» **WHAT NEEDS TO BE DONE**:
Reproduce exactly the span of lines beginning at the one with "kingdom: Animalia" and ending at the last line of the data below, omitting pictures.

[Dataset entries]
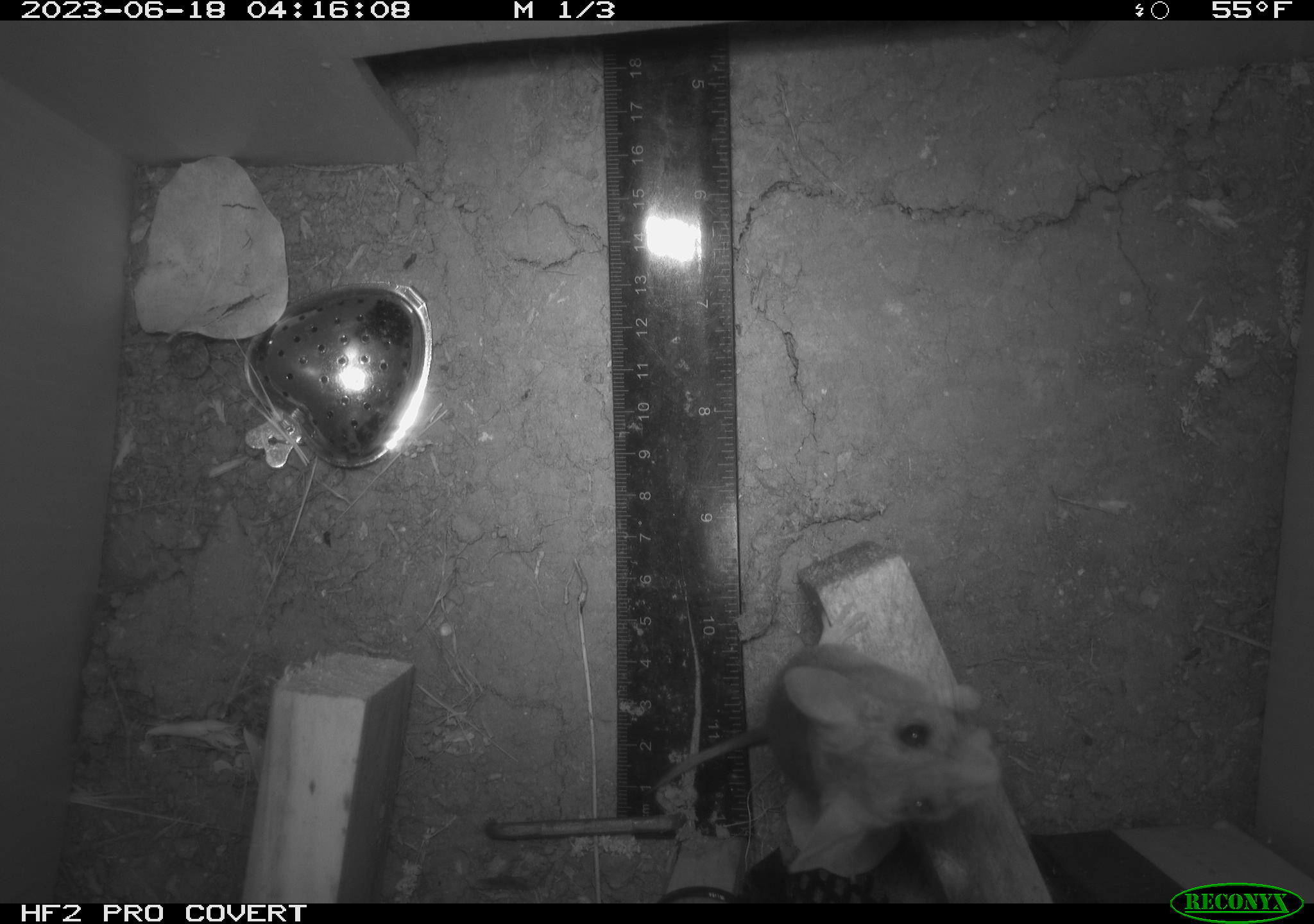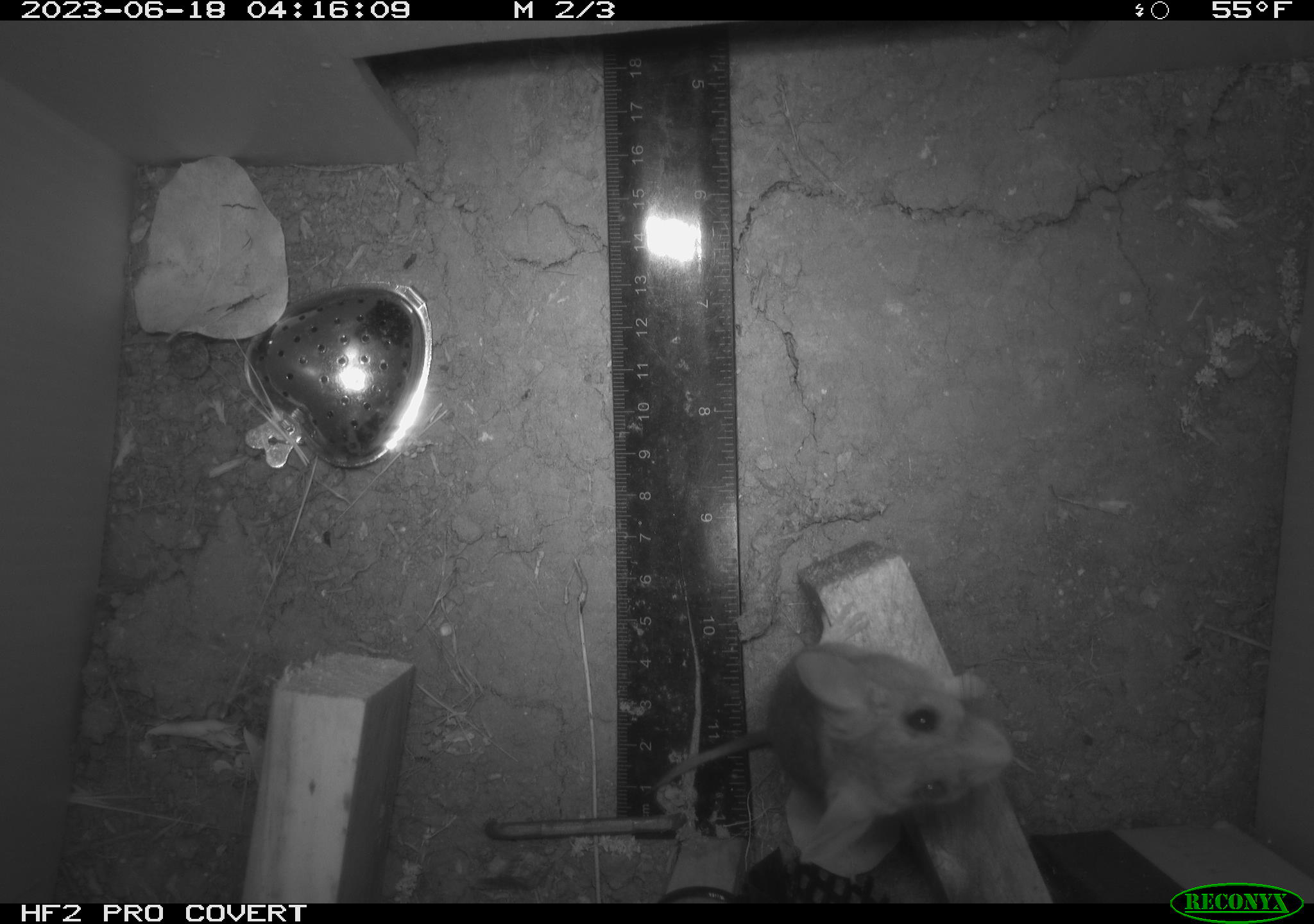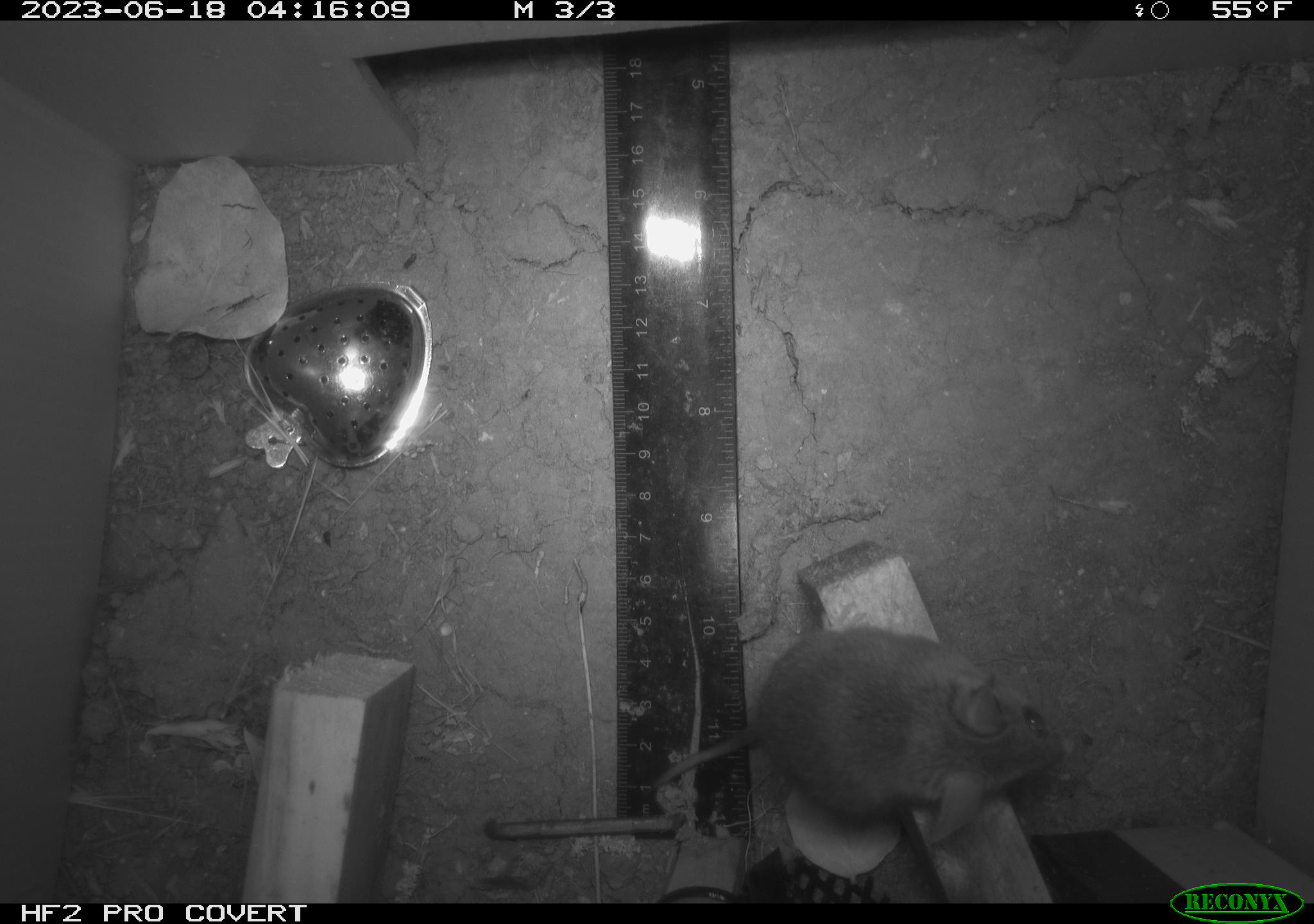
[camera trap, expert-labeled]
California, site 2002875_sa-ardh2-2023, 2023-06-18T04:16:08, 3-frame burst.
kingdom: Animalia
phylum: Chordata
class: Mammalia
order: Rodentia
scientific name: Rodentia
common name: mouse species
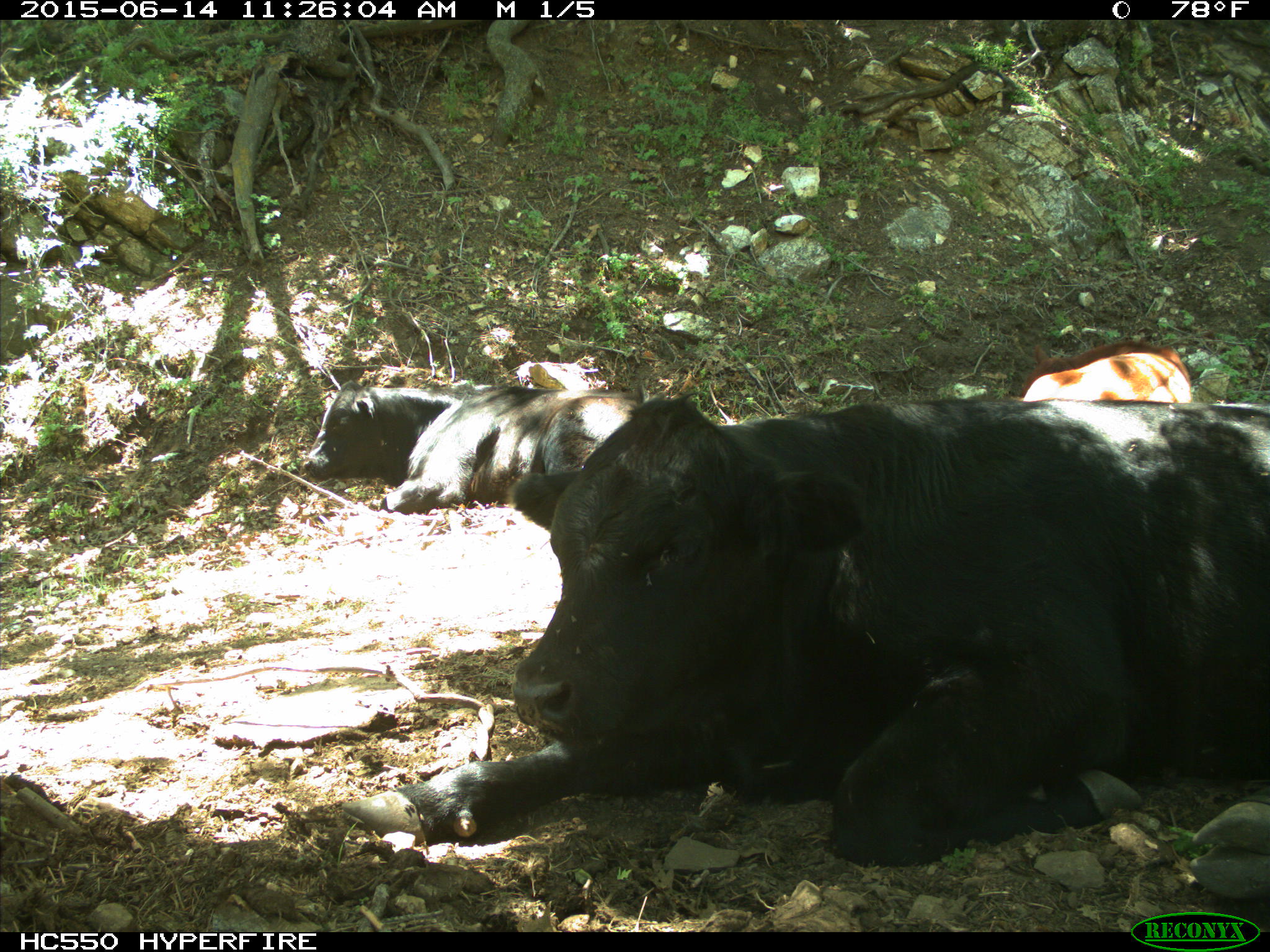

» **RESULT OF THIS EXERCISE**:
kingdom: Animalia
phylum: Chordata
class: Mammalia
order: Rodentia
scientific name: Rodentia
common name: mouse species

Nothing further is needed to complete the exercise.